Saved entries
##########
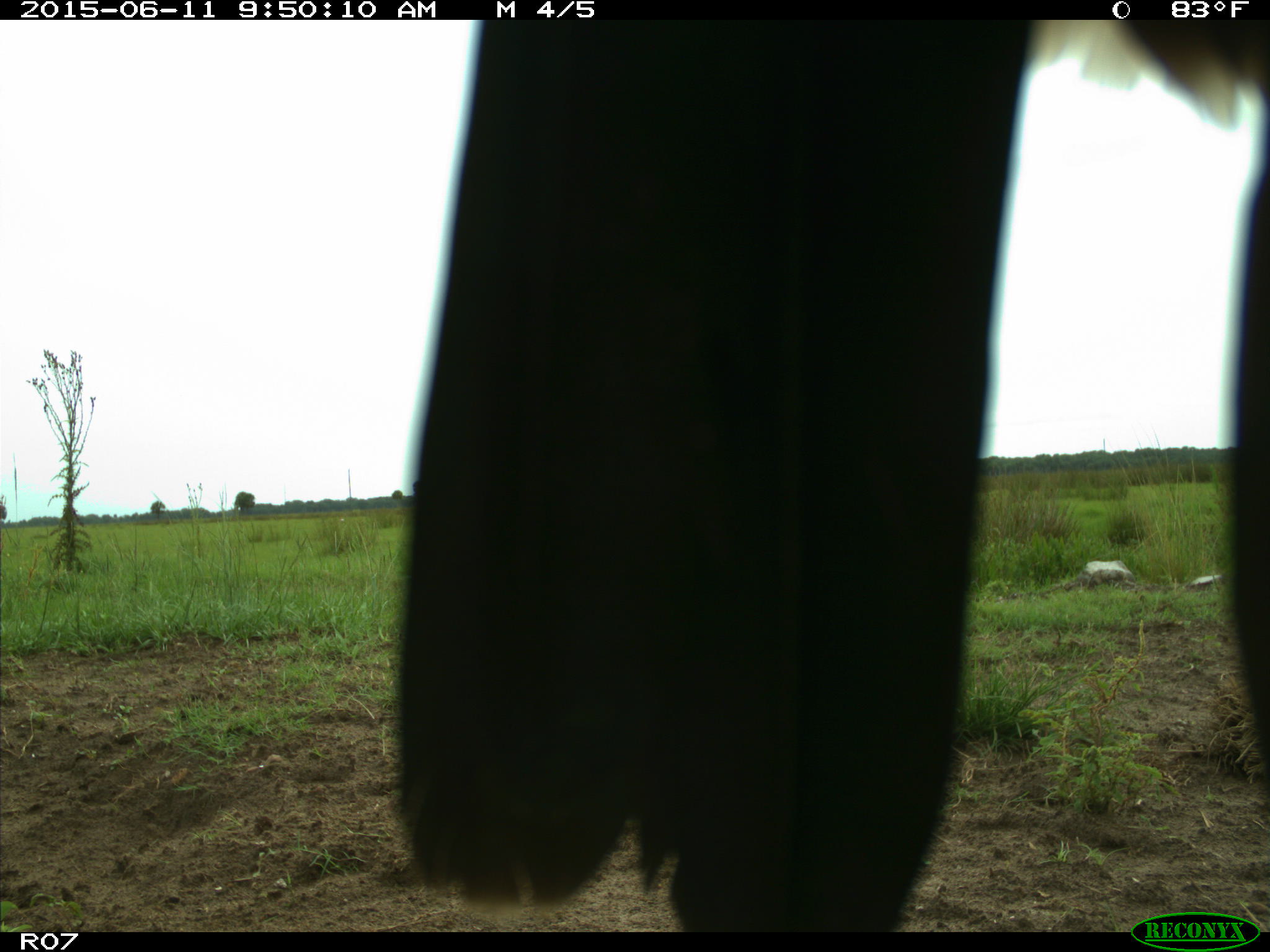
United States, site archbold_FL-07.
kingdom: Animalia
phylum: Chordata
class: Mammalia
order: Artiodactyla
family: Bovidae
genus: Bos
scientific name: Bos taurus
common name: domestic cow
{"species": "Bos taurus (domestic cow)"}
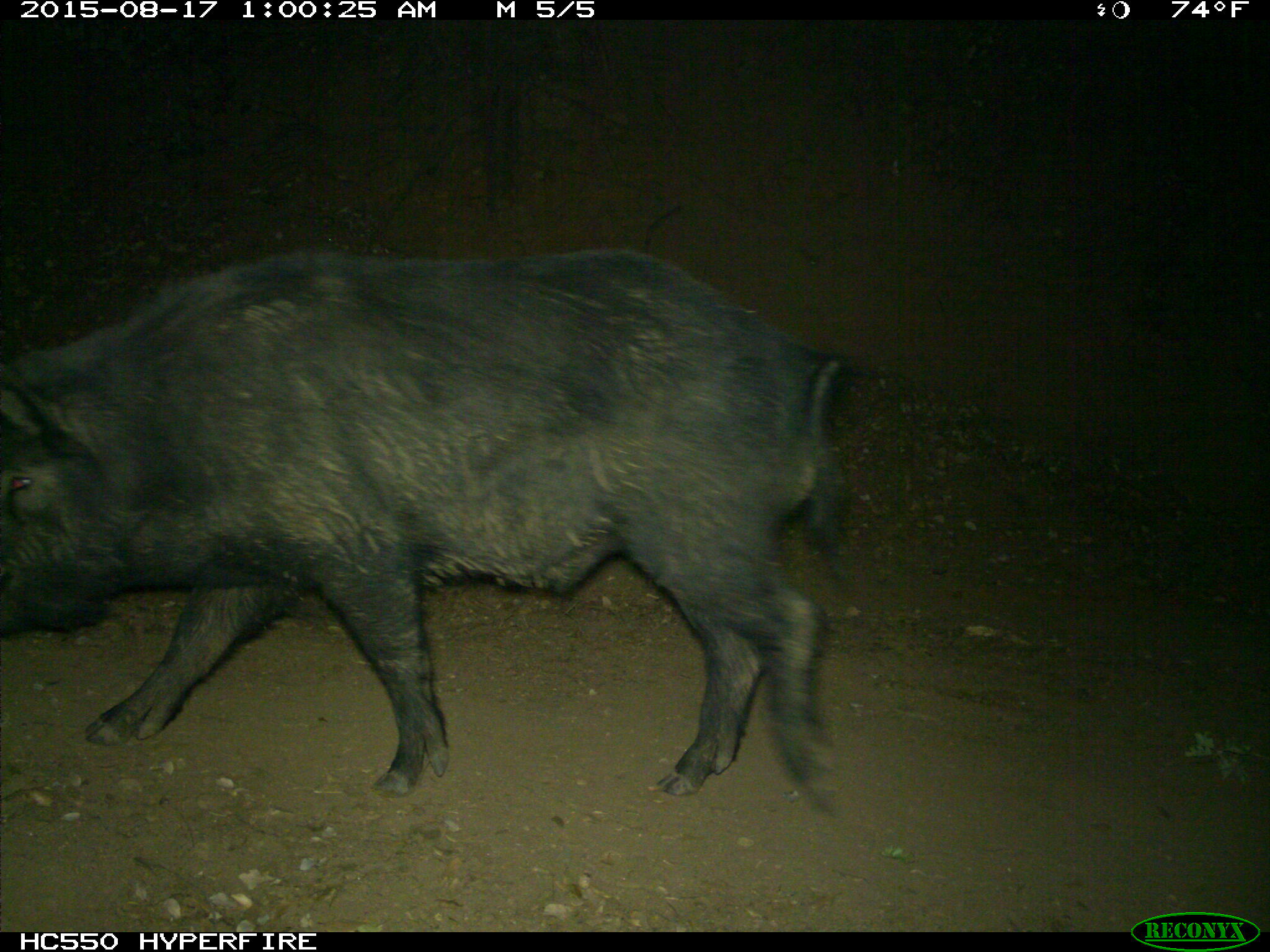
##########
- **What to produce**: When copying, output the data exactly and leave out the pictures.

- **Exercise result**:
United States, site archbold_FL-07.
kingdom: Animalia
phylum: Chordata
class: Mammalia
order: Artiodactyla
family: Bovidae
genus: Bos
scientific name: Bos taurus
common name: domestic cow
{"species": "Bos taurus (domestic cow)"}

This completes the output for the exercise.